The Kingdom is putting more of its football on the market. The Sports Ministry and the National Centre for Privatization & PPP (NCP) opened bidding on five more clubs, including Al Riyadh, Al Fateh, Abha, Al Tai, and Al Shoulla, the ministry said in a statement seen by EnterpriseAM. Investors have until 5 July to file prequalification applications under the Sports Clubs Investment and Privatization Project.
A spread across the divisions: Al Riyadh, Abha, and Ahsa-based Al Fateh play in the Saudi Pro League, while Hail-based Al Tai sits in the First Division and Kharj’s Al Shoulla sits in the Second. All five cleared the regulatory steps and reached the “readiness stage” for offering, the ministry said, adding that it is matching each club’s readiness against the seriousness of would-be buyers rather than rushing clubs out the door.
The momentum is there: Expressions of interest (EOI) stay open on a rolling basis, and a deal takes 8-10 months to close once a buyer surfaces. More than 80 EOIs are now registered across 22 clubs, evidence of fast-building appetite from both local and international money, according to the ministry.
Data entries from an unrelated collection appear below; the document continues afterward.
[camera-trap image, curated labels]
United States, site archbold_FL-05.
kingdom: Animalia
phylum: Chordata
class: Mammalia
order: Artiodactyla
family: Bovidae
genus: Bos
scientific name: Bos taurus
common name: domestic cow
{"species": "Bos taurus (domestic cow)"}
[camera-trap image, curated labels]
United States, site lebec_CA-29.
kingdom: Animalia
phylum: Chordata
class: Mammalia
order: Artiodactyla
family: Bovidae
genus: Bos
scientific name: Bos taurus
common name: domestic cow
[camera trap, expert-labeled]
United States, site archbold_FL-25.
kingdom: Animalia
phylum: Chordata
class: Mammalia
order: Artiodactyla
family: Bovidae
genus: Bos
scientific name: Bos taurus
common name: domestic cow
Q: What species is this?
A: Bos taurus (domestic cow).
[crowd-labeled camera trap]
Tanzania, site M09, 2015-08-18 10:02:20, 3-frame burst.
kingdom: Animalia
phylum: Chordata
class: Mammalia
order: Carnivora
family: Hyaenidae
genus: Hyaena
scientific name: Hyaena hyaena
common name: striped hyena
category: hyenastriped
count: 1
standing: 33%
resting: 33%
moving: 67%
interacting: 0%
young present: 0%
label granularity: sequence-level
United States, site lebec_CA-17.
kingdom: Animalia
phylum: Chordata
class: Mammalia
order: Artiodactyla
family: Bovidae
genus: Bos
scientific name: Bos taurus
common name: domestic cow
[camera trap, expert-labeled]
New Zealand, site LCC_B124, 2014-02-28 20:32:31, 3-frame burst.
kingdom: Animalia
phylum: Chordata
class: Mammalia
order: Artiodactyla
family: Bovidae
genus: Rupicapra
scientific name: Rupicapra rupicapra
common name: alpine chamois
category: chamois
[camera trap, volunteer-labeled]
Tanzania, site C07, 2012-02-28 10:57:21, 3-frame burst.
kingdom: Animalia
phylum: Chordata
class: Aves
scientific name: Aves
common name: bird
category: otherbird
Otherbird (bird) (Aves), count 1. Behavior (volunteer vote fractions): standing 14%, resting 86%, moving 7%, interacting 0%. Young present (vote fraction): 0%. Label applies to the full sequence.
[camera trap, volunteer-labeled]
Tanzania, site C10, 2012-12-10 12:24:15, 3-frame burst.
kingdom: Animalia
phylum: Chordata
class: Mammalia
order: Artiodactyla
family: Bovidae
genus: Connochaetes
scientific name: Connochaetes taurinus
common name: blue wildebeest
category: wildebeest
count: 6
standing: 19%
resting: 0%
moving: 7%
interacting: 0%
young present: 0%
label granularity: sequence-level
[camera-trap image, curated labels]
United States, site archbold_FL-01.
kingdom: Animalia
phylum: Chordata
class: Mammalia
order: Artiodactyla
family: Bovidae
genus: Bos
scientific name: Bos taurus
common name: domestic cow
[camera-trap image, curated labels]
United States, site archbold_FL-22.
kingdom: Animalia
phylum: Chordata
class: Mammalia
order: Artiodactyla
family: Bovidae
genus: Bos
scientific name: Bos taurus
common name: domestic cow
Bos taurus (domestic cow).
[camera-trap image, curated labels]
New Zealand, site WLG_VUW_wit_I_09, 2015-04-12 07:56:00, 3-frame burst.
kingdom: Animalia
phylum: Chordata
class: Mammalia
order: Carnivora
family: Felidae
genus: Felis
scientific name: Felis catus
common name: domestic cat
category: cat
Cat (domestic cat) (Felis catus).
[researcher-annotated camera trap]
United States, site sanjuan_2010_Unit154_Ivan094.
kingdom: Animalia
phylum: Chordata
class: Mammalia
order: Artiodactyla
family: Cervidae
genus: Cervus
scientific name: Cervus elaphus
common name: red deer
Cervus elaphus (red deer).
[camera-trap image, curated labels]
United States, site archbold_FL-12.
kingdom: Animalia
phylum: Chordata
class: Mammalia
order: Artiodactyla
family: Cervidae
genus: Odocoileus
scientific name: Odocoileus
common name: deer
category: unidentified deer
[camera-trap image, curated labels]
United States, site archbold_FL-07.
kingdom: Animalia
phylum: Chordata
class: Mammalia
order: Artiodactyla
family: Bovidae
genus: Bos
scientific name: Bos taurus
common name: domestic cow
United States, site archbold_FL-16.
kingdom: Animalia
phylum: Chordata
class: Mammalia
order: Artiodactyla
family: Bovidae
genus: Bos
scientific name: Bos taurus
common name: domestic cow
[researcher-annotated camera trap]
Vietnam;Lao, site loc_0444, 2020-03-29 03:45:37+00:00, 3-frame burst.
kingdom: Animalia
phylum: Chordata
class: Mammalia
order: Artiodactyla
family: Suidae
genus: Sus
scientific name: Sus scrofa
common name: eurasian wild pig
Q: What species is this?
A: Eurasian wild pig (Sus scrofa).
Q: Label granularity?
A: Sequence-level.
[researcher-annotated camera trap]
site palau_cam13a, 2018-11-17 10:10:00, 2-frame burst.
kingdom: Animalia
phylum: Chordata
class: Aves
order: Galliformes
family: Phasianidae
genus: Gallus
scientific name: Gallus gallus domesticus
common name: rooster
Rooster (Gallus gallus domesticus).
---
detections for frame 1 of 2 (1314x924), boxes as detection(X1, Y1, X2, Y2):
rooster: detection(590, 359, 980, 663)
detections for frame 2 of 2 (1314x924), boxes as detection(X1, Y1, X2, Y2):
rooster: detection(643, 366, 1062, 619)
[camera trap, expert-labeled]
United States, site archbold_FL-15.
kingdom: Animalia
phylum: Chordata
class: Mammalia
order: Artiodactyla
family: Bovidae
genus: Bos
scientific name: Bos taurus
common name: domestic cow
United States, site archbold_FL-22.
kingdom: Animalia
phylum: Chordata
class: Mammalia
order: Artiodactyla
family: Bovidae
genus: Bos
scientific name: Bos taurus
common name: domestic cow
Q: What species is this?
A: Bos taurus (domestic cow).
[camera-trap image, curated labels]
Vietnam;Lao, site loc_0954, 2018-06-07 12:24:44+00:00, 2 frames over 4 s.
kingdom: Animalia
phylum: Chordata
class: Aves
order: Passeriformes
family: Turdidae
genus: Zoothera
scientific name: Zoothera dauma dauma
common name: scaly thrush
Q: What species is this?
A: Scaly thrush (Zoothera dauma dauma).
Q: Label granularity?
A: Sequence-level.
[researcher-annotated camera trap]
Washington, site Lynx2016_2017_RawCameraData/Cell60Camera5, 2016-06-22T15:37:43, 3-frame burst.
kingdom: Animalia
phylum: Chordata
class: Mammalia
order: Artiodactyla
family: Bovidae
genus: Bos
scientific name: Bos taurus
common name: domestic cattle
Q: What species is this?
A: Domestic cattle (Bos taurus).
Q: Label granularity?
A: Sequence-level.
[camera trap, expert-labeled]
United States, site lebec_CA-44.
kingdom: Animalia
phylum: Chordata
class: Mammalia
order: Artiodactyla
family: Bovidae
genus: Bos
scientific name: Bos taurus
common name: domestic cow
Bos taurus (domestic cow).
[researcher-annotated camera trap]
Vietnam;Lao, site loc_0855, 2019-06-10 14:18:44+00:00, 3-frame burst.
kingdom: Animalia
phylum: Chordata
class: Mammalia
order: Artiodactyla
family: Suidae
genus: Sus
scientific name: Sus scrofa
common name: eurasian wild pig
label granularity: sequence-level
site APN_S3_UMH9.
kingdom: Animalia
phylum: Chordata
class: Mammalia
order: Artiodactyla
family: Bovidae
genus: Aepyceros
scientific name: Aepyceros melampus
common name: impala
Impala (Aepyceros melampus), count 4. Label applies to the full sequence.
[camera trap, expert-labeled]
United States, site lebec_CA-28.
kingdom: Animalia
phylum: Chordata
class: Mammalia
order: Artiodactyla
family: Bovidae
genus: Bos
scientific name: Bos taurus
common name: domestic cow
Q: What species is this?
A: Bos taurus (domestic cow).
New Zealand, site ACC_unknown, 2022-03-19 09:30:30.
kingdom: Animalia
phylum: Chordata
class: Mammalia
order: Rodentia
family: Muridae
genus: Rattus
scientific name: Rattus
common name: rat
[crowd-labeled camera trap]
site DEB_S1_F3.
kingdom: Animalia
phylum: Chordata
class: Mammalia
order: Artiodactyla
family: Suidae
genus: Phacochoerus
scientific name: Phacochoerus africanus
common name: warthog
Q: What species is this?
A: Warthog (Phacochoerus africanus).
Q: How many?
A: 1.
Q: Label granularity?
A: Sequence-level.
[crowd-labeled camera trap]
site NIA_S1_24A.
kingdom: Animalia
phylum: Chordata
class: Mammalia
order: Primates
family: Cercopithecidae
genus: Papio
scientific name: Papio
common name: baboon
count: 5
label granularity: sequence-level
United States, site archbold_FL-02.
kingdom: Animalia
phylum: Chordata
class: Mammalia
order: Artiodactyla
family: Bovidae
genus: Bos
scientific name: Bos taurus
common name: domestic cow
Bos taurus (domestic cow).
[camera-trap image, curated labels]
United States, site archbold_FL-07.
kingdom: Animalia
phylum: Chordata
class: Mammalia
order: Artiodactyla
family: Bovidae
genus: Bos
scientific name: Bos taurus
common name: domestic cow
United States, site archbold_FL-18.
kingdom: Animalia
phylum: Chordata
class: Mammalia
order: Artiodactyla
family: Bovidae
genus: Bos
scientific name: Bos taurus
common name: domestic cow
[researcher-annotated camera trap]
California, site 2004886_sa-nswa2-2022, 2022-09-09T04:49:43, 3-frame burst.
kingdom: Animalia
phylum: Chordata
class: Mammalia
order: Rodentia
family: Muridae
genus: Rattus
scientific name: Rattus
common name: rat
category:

That tallies with what officials are telling investors abroad: The government has completed transactions on 11 clubs with two more in the works, Ibrahim AlMoaiqel, assistant deputy minister for investment and privatization, told the Middle East Sports Investment Forum in London last week.
Two transactions are close to the line: Negotiations over Al Najma and Al Akhdoud are underway, with contract signing and an ownership-transfer announcement to follow. The privatization of Al Akhdoud stalled last year after interested investors failed to meet the requirements.
More is coming: “We intend to bring more clubs to the market over the next few months,” AlMoaiqel said. His pitch to buyers is to get in early, likening the moment to the run-up to Major League Soccer’s value surge before the 2026 World Cup in North America. Saudi is looking to boost club valuations ahead of the 2034 World Cup by expanding commercial activity and deepening investment, creating attractive entry points for foreign investors while supporting broader economic growth.
REMEMBER- The model has shifted from spending to selling. Riyadh restructured the sector in 2023, folding its four biggest clubs (Al Hilal, Al Nassr, Al Ittihad, and Al Ahli) into companies that are majority-owned by the PIF, and bankrolling a wave of marquee signings. The fund agreed to offload 70% of Al Hilal to Prince Alwaleed bin Talal’s Kingdom Holding Company at an SAR 1.4 bn (USD 373 mn) enterprise value — its first sell-down, and the first club offered to a corporate buyer.
A note of caution: The sell-down is happening against a jittery regional backdrop, with the Iran war weighing on travel, tourism, and sentiment across the Gulf. Officials are working to reassure investors that the plan is intact. “Recent headlines have raised some questions about parts of the region, but the reality is headlines are very different from fundamentals,” AlMoaiqel said.